MDA-MB-231 cell viability was assessed by cell proliferation assay (WST-1) on incubation of UCNC@SiO2 for 48 h. The cell viability was assessed with positive (DMSO) and negative (media only) controls. The cells incubated with 10% DMSO (toxin), showed efficient toxicity with comparatively lowest cell survival or proliferation. However, the negative control cells have approximately 100% cell proliferation. The UCNC@SiO2 treated cells have shown concentration-dependent cell proliferation i.e. the higher the particle concentration, the lower the cell proliferation. The measured cell viability for 5 μg mL−1, 10 μg mL−1, and 25 μg mL−1 UCNC@SiO2 treated cells were approximately 90%, 80%, and 70%, respectively.

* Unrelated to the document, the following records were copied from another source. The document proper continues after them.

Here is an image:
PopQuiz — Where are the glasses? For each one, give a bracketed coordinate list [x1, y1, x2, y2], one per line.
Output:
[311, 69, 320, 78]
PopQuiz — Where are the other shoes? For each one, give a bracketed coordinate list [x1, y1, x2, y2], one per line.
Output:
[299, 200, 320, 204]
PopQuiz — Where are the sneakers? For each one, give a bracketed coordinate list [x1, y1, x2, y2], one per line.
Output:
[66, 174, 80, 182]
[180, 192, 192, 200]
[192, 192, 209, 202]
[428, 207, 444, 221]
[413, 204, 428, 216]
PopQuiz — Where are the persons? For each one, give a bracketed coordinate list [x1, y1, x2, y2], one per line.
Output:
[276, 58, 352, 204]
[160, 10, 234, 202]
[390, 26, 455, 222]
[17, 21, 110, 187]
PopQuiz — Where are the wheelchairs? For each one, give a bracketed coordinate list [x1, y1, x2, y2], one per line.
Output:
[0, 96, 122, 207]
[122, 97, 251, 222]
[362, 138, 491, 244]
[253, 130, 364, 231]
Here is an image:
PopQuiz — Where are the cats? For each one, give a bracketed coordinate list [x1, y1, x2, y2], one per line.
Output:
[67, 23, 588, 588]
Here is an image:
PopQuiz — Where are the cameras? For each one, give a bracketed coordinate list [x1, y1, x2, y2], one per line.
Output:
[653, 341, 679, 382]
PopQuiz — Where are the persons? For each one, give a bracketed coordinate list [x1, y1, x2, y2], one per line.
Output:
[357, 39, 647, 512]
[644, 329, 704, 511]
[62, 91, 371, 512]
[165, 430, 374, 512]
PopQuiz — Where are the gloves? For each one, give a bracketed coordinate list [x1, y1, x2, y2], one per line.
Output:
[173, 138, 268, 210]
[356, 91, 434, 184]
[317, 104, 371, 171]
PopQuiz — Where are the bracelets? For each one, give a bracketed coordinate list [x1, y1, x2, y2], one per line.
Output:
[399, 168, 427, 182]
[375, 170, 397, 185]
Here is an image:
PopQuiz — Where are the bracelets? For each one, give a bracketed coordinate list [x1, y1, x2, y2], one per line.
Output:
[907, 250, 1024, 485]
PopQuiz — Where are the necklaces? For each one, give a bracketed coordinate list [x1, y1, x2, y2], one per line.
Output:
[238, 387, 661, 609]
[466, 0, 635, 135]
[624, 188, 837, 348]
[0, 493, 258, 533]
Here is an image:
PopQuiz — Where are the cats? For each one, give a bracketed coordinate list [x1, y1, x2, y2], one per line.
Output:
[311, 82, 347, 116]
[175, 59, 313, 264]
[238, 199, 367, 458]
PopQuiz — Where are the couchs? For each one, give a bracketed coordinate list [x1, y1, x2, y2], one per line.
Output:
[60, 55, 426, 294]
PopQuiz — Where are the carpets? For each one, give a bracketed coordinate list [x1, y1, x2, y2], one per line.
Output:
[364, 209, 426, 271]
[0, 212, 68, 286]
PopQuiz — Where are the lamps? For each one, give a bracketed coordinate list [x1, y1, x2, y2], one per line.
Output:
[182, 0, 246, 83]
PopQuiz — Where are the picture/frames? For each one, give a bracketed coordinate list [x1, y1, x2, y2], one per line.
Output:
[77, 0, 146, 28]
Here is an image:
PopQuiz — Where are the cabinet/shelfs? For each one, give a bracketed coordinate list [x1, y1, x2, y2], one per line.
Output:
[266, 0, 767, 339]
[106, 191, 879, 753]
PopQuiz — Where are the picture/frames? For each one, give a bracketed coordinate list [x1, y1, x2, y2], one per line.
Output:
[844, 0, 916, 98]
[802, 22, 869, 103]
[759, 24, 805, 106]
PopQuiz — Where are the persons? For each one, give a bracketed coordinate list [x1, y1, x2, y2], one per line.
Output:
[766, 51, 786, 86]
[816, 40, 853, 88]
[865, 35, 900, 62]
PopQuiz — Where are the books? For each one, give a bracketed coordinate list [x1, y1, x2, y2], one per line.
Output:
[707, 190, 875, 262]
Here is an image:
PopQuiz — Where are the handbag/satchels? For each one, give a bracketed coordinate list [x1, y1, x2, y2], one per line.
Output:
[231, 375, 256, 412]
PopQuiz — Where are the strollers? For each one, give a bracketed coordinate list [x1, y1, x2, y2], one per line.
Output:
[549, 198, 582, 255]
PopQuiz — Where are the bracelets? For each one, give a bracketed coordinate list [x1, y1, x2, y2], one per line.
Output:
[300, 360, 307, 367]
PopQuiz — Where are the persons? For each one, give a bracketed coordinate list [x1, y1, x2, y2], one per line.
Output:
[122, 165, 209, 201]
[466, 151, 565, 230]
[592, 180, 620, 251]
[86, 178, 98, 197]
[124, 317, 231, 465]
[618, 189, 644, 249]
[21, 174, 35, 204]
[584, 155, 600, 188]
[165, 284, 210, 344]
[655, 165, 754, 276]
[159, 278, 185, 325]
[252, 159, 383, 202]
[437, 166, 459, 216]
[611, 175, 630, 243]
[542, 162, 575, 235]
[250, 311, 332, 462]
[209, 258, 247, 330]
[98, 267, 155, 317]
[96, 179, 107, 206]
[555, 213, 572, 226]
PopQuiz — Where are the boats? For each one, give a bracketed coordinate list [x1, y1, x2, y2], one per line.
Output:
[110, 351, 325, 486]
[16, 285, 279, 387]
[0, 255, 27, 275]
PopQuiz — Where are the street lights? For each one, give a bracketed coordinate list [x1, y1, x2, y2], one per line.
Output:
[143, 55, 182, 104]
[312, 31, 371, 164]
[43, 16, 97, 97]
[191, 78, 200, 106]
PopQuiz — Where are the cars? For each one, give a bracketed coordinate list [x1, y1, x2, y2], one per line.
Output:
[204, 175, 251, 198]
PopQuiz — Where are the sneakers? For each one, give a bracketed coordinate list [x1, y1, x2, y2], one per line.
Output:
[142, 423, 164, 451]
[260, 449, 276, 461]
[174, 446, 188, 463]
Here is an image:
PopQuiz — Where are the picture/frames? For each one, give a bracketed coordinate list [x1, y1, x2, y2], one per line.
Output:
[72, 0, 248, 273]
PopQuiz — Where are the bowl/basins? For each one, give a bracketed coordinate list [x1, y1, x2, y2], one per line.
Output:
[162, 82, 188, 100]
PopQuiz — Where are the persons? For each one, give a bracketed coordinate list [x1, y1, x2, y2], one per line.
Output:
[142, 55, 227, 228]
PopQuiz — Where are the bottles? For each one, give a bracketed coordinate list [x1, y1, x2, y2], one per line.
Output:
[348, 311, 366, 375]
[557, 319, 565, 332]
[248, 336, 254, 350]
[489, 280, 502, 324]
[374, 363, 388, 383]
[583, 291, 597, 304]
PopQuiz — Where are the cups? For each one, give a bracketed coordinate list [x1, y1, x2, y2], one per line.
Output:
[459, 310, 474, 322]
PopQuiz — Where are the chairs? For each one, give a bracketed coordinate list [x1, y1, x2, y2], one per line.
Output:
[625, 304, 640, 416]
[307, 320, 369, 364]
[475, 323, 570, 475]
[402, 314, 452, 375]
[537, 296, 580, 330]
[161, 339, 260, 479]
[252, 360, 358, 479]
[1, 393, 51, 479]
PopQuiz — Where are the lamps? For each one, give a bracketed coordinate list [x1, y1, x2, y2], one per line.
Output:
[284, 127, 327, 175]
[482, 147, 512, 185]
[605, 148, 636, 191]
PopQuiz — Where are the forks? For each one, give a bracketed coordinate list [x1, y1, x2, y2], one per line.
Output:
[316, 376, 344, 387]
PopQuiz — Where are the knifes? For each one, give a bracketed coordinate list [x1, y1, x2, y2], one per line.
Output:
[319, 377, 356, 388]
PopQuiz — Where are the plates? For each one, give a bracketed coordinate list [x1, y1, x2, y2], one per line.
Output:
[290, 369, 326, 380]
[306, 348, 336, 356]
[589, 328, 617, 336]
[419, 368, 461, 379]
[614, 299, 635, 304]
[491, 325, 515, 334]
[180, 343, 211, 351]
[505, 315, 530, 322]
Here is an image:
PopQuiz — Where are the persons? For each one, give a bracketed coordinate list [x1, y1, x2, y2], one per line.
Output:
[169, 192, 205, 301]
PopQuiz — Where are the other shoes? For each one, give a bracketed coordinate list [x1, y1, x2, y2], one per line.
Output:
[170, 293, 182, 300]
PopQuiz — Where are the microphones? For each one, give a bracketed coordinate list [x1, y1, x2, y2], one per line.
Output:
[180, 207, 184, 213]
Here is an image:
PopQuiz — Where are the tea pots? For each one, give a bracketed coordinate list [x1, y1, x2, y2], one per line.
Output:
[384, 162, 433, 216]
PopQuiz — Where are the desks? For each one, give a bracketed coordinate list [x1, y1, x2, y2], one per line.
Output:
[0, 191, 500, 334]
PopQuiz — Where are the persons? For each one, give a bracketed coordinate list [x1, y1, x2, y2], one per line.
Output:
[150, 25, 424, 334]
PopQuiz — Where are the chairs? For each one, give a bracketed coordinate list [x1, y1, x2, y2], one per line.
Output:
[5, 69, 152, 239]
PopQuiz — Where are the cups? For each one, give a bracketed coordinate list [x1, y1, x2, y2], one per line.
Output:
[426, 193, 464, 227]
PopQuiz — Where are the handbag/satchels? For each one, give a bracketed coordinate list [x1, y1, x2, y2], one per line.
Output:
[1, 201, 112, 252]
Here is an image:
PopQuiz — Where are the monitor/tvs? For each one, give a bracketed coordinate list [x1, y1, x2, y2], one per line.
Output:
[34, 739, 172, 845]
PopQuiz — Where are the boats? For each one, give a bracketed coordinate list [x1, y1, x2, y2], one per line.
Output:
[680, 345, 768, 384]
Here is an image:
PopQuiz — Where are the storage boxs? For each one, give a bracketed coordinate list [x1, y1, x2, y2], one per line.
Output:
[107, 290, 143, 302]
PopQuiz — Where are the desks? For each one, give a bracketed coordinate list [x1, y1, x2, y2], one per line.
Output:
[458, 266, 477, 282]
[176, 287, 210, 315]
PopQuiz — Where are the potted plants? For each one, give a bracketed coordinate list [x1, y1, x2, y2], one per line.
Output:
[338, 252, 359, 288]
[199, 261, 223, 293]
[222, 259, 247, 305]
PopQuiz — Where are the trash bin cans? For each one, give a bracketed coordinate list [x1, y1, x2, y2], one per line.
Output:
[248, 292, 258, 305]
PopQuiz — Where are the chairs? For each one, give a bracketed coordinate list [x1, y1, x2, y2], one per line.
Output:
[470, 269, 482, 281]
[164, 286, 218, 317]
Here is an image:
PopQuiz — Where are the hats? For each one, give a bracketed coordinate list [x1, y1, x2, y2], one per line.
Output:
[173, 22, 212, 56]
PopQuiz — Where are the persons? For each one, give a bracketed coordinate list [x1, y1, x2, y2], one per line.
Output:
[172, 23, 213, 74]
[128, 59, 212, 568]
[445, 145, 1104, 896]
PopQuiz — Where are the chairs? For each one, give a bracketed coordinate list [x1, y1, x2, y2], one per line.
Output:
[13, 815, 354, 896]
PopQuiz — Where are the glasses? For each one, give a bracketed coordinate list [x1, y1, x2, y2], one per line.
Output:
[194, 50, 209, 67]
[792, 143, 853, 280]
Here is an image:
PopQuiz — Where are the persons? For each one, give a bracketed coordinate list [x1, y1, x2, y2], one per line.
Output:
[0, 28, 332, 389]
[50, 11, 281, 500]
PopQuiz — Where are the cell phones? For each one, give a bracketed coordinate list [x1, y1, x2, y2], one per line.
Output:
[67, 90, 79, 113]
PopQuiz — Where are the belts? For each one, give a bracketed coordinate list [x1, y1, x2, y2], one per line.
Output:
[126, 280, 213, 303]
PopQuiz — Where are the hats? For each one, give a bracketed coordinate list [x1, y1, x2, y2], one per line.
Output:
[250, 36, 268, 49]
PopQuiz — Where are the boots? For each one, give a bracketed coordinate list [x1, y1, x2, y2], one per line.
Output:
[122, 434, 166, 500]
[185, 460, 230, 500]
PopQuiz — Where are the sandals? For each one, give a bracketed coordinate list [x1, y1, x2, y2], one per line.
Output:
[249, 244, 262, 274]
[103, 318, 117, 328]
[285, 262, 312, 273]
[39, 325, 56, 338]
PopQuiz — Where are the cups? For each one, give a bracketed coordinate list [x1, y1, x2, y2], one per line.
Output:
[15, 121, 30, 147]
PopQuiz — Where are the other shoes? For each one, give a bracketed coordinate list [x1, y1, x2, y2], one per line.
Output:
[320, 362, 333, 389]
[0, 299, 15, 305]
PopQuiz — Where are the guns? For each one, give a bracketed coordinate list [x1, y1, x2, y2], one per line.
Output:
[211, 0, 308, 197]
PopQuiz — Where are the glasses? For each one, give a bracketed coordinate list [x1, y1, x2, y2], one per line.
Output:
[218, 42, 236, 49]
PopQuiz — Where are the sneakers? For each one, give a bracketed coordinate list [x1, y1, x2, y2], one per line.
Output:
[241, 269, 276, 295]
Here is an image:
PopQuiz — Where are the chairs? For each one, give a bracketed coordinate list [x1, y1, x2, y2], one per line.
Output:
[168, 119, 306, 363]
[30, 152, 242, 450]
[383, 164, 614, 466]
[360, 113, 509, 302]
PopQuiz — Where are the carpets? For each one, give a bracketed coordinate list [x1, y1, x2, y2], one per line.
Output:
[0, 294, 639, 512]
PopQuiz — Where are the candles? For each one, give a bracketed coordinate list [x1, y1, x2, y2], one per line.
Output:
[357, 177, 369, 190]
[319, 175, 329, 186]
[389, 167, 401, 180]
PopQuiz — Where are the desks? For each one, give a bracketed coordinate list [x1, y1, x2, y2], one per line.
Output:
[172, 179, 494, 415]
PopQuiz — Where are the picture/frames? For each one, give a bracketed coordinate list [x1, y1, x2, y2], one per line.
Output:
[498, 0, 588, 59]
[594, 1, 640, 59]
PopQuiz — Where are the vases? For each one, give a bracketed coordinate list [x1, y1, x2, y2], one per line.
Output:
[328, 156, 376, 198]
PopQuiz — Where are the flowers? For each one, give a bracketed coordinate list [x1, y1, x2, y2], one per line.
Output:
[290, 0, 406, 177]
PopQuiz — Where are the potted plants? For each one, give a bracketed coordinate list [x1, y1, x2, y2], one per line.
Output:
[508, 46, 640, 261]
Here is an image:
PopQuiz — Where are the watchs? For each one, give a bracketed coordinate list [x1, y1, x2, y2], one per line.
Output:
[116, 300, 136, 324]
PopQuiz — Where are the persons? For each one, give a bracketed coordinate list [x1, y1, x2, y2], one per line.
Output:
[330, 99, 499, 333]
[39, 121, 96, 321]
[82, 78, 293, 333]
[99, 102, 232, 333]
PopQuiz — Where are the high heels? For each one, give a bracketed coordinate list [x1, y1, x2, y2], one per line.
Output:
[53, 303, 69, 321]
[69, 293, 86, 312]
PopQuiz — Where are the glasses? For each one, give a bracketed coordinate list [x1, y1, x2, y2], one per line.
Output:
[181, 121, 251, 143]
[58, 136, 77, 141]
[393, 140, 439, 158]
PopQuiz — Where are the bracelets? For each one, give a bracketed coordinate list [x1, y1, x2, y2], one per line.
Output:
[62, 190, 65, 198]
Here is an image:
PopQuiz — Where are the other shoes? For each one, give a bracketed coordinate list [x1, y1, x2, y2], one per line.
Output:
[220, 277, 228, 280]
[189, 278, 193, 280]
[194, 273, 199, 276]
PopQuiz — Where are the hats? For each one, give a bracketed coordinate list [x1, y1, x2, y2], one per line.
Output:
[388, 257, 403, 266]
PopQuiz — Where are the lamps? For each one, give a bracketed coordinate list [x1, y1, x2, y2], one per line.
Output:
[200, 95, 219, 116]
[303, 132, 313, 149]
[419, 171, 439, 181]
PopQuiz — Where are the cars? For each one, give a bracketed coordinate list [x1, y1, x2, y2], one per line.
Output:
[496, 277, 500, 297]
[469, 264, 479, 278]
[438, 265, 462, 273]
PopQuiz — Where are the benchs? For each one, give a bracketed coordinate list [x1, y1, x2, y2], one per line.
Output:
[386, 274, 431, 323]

Based on optical properties and cell toxicity investigations of UCNC@SiO2, in vitro imaging of human breast cancer cells was performed by incubating them with 10 μg mL−1 UCNC@SiO2 core-shell nanostructures for 48 h, and the resulting images are presented in Figure 6. To investigate the intracellular location of UCNC in the cancer cells, their nucleus was stained with DAPI (Figure 6a). It can clearly be seen (Figure 6b,c) that a cluster of cells displayed bright signal in both the green and red channels, upon an excitation with 980 nm multi-photon excitation, which demonstrates that the UCNC@SiO2 core-shell nanostructures are capable of internalization into the human breast cancer cells. UCL emission of core-shell nanostructures was mainly localized in the cytoplasm of the cells, and we did not observe luminescence in the nucleus. The overlay image is presented in Figure 6d. The UCNC@SiO2 core-shell nanostructures showed sufficiently good cell viability and efficacy of cellular labeling for optical imaging applications even without further surface functionalization, which could be readily applied on to the silica coating for promoting further cellular uptake or other functions [64]. Importantly, auto-fluorescence of MDA-MB-231 cells can be removed by excitation at longer wavelengths, i.e., 980 nm laser. Consequently, UCNC@SiO2 is capable of multi-photon excitation with longer wavelengths, which, in turn, allows less scattering, deep penetration, low tissue absorption, and low autofluorescence for imaging of biological samples [65,66].

Figure 6

The imaging potential of developed UCNC@SiO2 was demonstrated by performing in vitro imaging of MDA-MB-231 cells by multi-photon excitation (980 nm laser excitation). The developed UCNC@SiO2 has bright, dual color emission in both green and red channels. The UCNC@SiO2 imaging further demonstrated that particles are localized in the cytoplasmic space after uptake. (a) Cell nuclei were visualized by 4′,6-diamidino-2-phenylindole (DAPI) staining, (b) The UCNC@SiO2 can be seen as localized spots inside cells. The green emission form UCNC@SiO2 was detected in 520–570 nm range. (c) The red emission from UCNC@SiO2 can be seen again as localized spots in cells. The red emission from UCNC@SiO2 was detected in 630–680 nm range. (d) Overlay image of (a–c) with bright-field.

4. Conclusions

In summary, we have synthesized NaYF4:Yb/Er upconversion nanocrystals and coated them with silica to procedure core-shell nanostructures. Powder X-ray diffraction pattern of UCNC@SiO2 core-shell structures confirms that the core UCNC are in cubic phase. TEM images show that the core-shell nanostructures are predominantly spherical in shape comprising a thin silica shell around the UCNC core of about 25 nm size. The presence of all the constituent elements was confirmed through EDAX and elemental mapping studies. Upconversion photoluminescence measurements proved that the UCNC@SiO2 core-shell nanostructures display very good upconversion luminescence. Cell viability experiments through MTT assay shows low cytotoxicity of the nanostructure. Finally, we have demonstrated the bioimaging capability of the UCNC@SiO2 core-shell nanostructures through NIR light enabled optical imaging of breast cancer cells. This work opens the way for the development of low-toxic photostable alternatives to traditional fluorophores for bioimaging applications.